### Excerpted records:

• • • • •

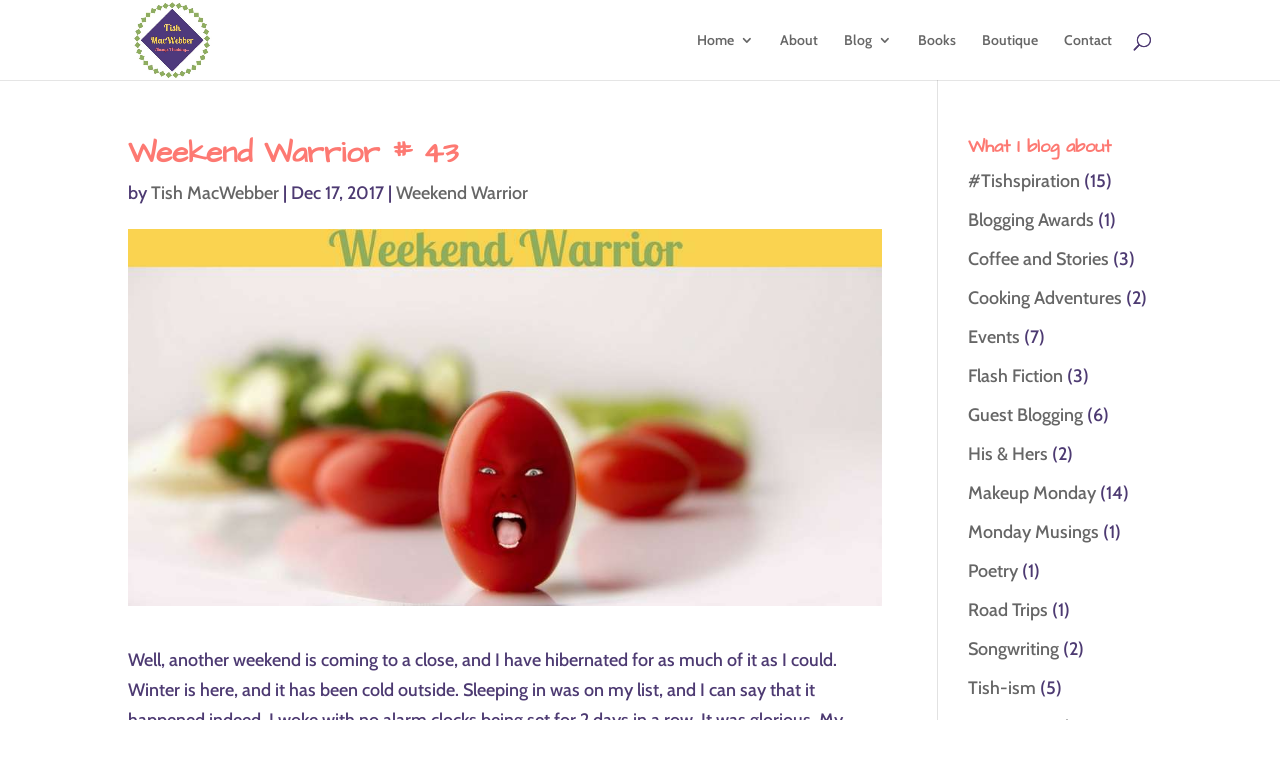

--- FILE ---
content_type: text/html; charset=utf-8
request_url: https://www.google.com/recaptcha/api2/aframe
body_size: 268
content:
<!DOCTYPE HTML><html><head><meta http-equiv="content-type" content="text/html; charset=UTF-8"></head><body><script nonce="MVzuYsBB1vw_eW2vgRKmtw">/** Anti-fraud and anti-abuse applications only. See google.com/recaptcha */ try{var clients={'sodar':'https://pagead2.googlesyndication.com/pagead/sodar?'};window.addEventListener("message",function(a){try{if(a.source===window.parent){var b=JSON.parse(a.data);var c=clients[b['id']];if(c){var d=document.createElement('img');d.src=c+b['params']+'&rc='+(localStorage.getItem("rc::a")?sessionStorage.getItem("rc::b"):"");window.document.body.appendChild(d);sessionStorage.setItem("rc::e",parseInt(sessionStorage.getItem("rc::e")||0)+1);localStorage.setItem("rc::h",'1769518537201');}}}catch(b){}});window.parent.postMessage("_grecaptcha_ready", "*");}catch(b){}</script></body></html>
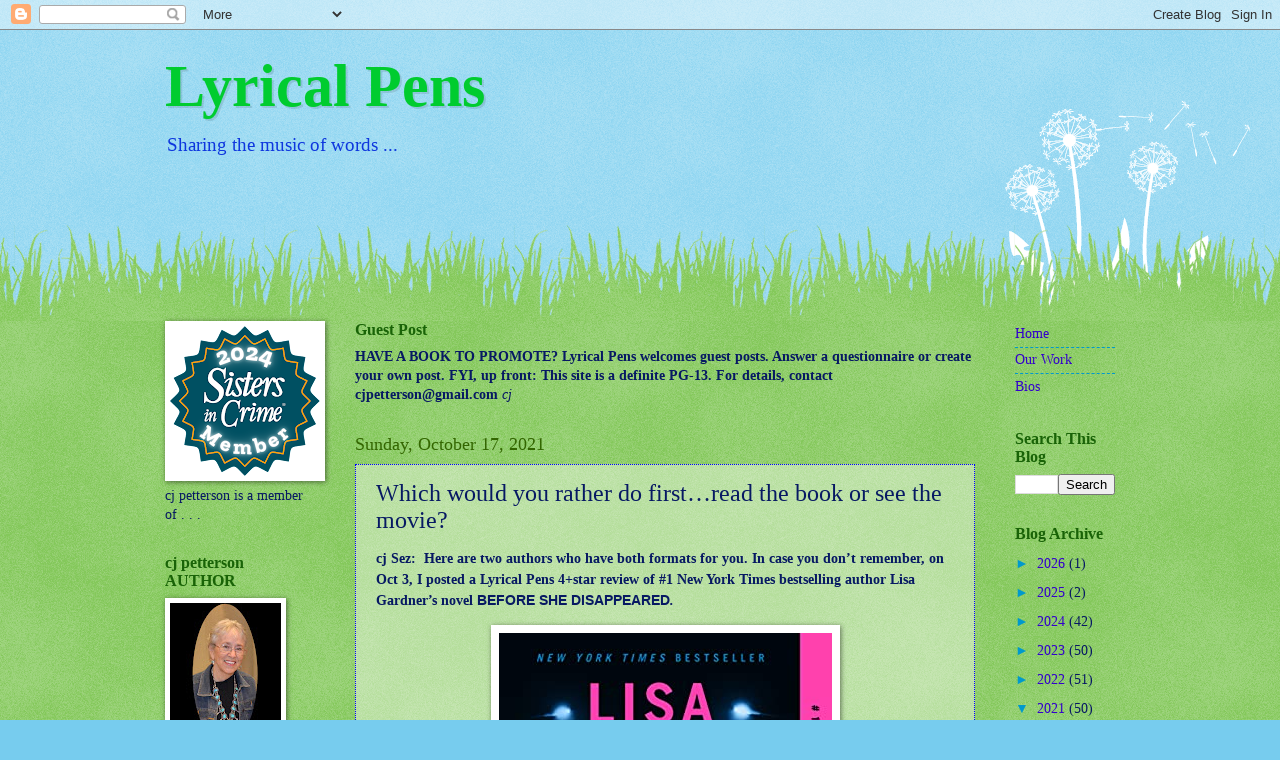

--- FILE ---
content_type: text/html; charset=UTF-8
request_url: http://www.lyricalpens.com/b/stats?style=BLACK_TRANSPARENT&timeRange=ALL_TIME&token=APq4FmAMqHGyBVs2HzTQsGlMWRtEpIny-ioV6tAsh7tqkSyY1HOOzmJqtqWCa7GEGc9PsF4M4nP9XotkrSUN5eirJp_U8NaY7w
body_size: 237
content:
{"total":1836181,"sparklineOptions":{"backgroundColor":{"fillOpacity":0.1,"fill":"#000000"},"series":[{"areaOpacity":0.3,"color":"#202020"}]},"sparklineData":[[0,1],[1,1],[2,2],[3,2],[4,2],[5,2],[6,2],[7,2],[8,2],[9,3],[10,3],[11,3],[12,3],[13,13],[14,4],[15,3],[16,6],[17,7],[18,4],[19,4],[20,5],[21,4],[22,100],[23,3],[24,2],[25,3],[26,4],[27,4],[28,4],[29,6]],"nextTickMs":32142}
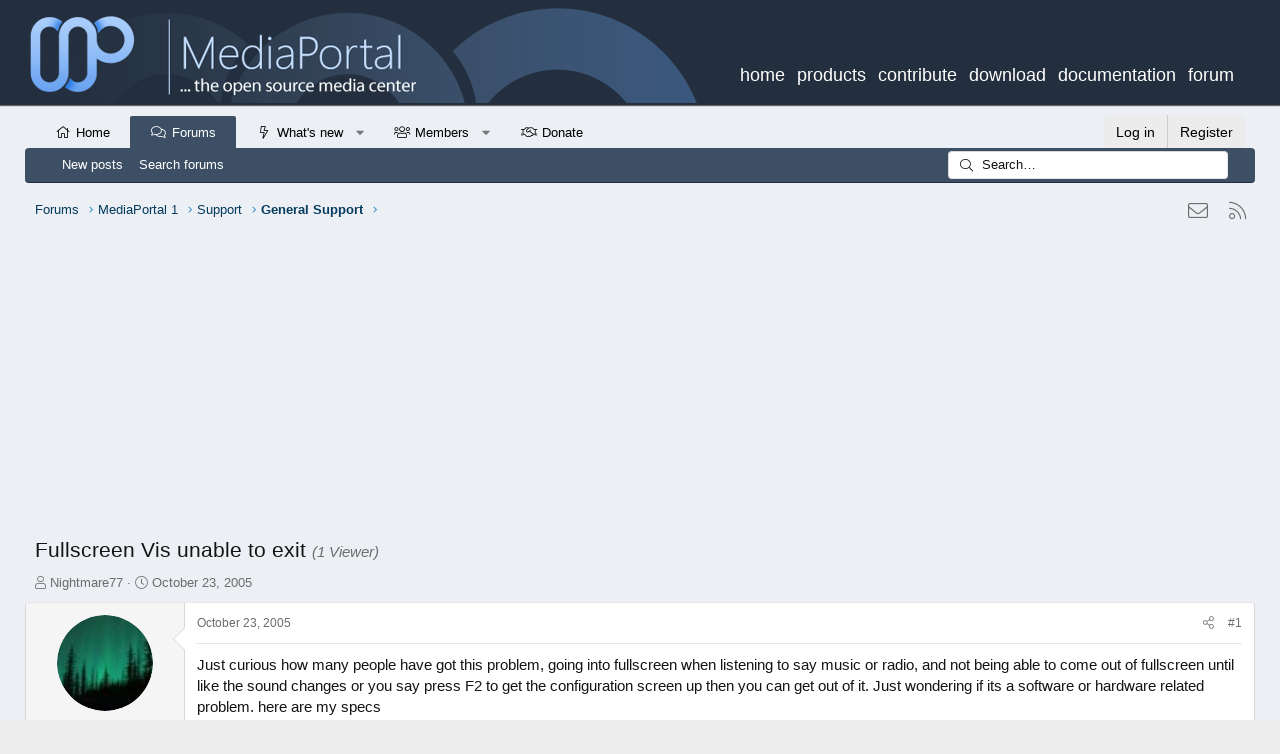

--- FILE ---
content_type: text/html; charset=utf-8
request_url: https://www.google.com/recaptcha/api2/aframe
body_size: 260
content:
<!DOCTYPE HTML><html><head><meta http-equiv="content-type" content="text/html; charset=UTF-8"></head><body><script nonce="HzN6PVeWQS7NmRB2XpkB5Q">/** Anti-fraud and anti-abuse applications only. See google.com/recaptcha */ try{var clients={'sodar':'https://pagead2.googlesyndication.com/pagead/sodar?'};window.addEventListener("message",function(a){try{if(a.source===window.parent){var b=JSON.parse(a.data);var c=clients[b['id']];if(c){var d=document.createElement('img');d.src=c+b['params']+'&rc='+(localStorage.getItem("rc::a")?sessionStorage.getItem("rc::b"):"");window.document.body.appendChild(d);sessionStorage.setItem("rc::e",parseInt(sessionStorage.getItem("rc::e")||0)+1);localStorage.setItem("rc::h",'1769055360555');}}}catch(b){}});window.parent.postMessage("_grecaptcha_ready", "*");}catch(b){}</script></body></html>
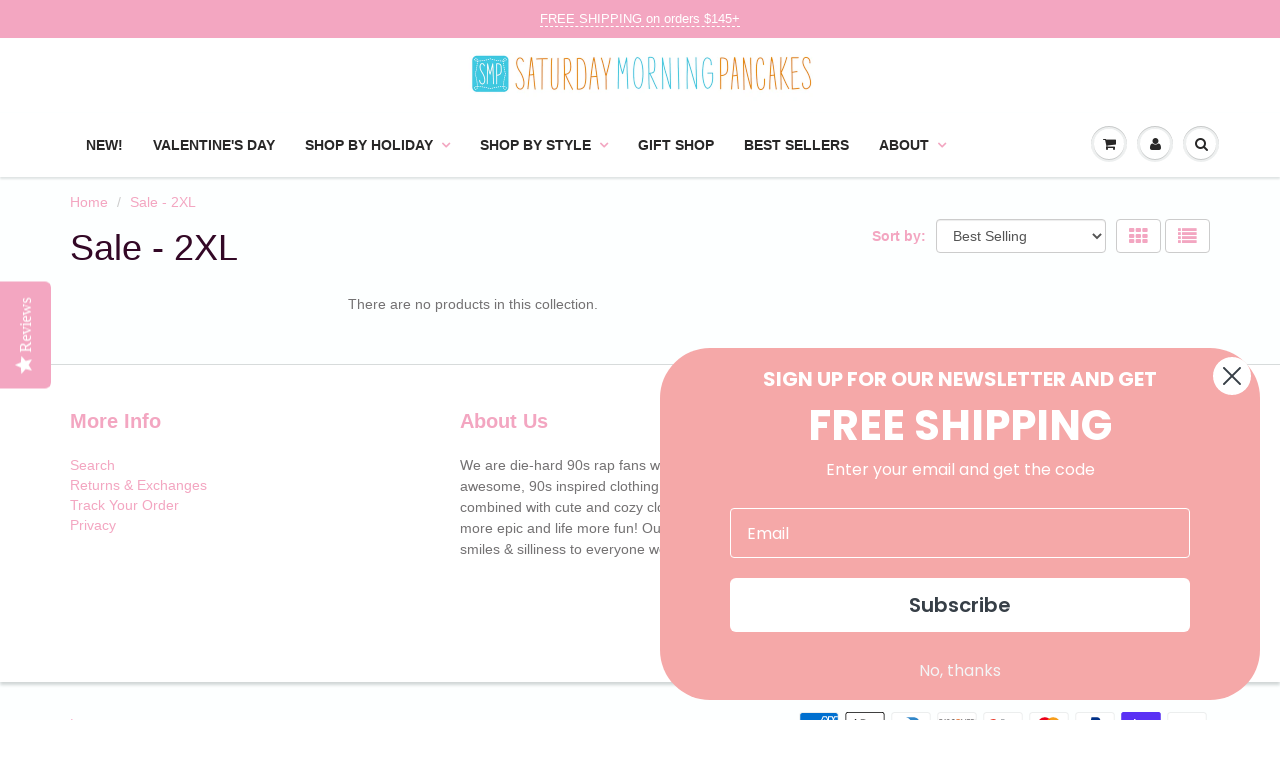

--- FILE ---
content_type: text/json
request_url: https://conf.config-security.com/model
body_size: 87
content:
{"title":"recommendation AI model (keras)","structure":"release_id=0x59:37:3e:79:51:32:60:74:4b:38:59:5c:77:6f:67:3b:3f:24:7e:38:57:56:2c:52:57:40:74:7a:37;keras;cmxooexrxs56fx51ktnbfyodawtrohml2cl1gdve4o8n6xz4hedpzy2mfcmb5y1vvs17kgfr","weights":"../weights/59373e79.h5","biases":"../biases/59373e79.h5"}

• • • • •

### Task statement:
Output the data exactly. Pictures don't belong in the result.

### Answer space:
--- FILE ---
content_type: text/html; charset=utf-8
request_url: https://www.google.com/recaptcha/api2/aframe
body_size: 268
content:
<!DOCTYPE HTML><html><head><meta http-equiv="content-type" content="text/html; charset=UTF-8"></head><body><script nonce="MVzuYsBB1vw_eW2vgRKmtw">/** Anti-fraud and anti-abuse applications only. See google.com/recaptcha */ try{var clients={'sodar':'https://pagead2.googlesyndication.com/pagead/sodar?'};window.addEventListener("message",function(a){try{if(a.source===window.parent){var b=JSON.parse(a.data);var c=clients[b['id']];if(c){var d=document.createElement('img');d.src=c+b['params']+'&rc='+(localStorage.getItem("rc::a")?sessionStorage.getItem("rc::b"):"");window.document.body.appendChild(d);sessionStorage.setItem("rc::e",parseInt(sessionStorage.getItem("rc::e")||0)+1);localStorage.setItem("rc::h",'1769518537201');}}}catch(b){}});window.parent.postMessage("_grecaptcha_ready", "*");}catch(b){}</script></body></html>

--- FILE ---
content_type: text/html; charset=UTF-8
request_url: http://www.lyricalpens.com/b/stats?style=BLACK_TRANSPARENT&timeRange=ALL_TIME&token=APq4FmAMqHGyBVs2HzTQsGlMWRtEpIny-ioV6tAsh7tqkSyY1HOOzmJqtqWCa7GEGc9PsF4M4nP9XotkrSUN5eirJp_U8NaY7w
body_size: 237
content:
{"total":1836181,"sparklineOptions":{"backgroundColor":{"fillOpacity":0.1,"fill":"#000000"},"series":[{"areaOpacity":0.3,"color":"#202020"}]},"sparklineData":[[0,1],[1,1],[2,2],[3,2],[4,2],[5,2],[6,2],[7,2],[8,2],[9,3],[10,3],[11,3],[12,3],[13,13],[14,4],[15,3],[16,6],[17,7],[18,4],[19,4],[20,5],[21,4],[22,100],[23,3],[24,2],[25,3],[26,4],[27,4],[28,4],[29,6]],"nextTickMs":32142}

--- FILE ---
content_type: text/html; charset=utf-8
request_url: https://www.google.com/recaptcha/api2/aframe
body_size: 260
content:
<!DOCTYPE HTML><html><head><meta http-equiv="content-type" content="text/html; charset=UTF-8"></head><body><script nonce="HzN6PVeWQS7NmRB2XpkB5Q">/** Anti-fraud and anti-abuse applications only. See google.com/recaptcha */ try{var clients={'sodar':'https://pagead2.googlesyndication.com/pagead/sodar?'};window.addEventListener("message",function(a){try{if(a.source===window.parent){var b=JSON.parse(a.data);var c=clients[b['id']];if(c){var d=document.createElement('img');d.src=c+b['params']+'&rc='+(localStorage.getItem("rc::a")?sessionStorage.getItem("rc::b"):"");window.document.body.appendChild(d);sessionStorage.setItem("rc::e",parseInt(sessionStorage.getItem("rc::e")||0)+1);localStorage.setItem("rc::h",'1769055360555');}}}catch(b){}});window.parent.postMessage("_grecaptcha_ready", "*");}catch(b){}</script></body></html>

--- FILE ---
content_type: text/json
request_url: https://conf.config-security.com/model
body_size: 87
content:
{"title":"recommendation AI model (keras)","structure":"release_id=0x59:37:3e:79:51:32:60:74:4b:38:59:5c:77:6f:67:3b:3f:24:7e:38:57:56:2c:52:57:40:74:7a:37;keras;cmxooexrxs56fx51ktnbfyodawtrohml2cl1gdve4o8n6xz4hedpzy2mfcmb5y1vvs17kgfr","weights":"../weights/59373e79.h5","biases":"../biases/59373e79.h5"}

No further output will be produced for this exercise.